EXERCISE DETAILS: Turn the lines starting at the one containing "How far away from" and ending at the one containing "128 centimetres", both included, into a JSON list with one string per line. Skip any blank lines.

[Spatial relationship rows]

╔══

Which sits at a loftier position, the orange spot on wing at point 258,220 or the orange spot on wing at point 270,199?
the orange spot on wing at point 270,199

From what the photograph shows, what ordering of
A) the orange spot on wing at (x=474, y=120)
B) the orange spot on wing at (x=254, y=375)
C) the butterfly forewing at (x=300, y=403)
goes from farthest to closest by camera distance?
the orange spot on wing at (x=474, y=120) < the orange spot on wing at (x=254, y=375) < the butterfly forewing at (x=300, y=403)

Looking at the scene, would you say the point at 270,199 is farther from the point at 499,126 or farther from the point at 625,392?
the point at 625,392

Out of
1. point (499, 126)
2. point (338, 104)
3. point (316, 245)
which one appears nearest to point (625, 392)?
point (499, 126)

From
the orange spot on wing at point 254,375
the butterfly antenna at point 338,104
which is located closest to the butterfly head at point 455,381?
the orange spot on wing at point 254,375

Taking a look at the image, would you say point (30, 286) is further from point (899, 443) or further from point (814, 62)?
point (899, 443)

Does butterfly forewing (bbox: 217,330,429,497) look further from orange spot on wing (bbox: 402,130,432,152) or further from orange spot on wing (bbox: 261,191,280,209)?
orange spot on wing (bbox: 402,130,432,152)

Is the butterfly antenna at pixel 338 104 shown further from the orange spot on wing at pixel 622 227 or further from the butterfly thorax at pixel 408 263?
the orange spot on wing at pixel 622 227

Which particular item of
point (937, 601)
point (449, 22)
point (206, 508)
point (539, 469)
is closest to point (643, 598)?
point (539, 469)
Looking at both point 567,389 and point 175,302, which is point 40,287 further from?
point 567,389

╚══
╔══

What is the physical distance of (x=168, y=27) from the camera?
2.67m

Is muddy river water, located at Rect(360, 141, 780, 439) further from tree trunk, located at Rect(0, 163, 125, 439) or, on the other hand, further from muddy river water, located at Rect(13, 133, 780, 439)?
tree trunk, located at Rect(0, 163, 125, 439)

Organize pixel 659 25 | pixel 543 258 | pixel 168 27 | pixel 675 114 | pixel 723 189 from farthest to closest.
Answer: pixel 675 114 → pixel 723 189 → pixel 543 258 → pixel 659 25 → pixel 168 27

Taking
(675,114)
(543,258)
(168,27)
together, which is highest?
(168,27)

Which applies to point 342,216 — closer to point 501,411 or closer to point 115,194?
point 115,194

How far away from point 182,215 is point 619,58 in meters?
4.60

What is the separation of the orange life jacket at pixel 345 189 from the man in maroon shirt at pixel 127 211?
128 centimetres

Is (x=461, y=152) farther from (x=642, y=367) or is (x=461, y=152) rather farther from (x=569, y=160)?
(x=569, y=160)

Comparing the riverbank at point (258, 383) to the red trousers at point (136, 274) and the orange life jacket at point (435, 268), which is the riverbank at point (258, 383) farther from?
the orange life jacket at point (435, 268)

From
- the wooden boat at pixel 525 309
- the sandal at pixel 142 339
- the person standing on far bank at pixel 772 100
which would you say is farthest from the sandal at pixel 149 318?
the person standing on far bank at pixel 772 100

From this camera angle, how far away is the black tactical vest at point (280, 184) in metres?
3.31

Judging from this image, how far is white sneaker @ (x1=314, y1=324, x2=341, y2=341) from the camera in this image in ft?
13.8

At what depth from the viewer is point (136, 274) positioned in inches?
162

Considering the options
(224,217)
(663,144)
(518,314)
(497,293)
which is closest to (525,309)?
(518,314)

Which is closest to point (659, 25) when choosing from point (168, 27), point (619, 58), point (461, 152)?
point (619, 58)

╚══

ANSWER TO THIS TASK:
[
  "How far away from point 182,215 is point 619,58 in meters?",
  "4.60",
  "What is the separation of the orange life jacket at pixel 345 189 from the man in maroon shirt at pixel 127 211?",
  "128 centimetres"
]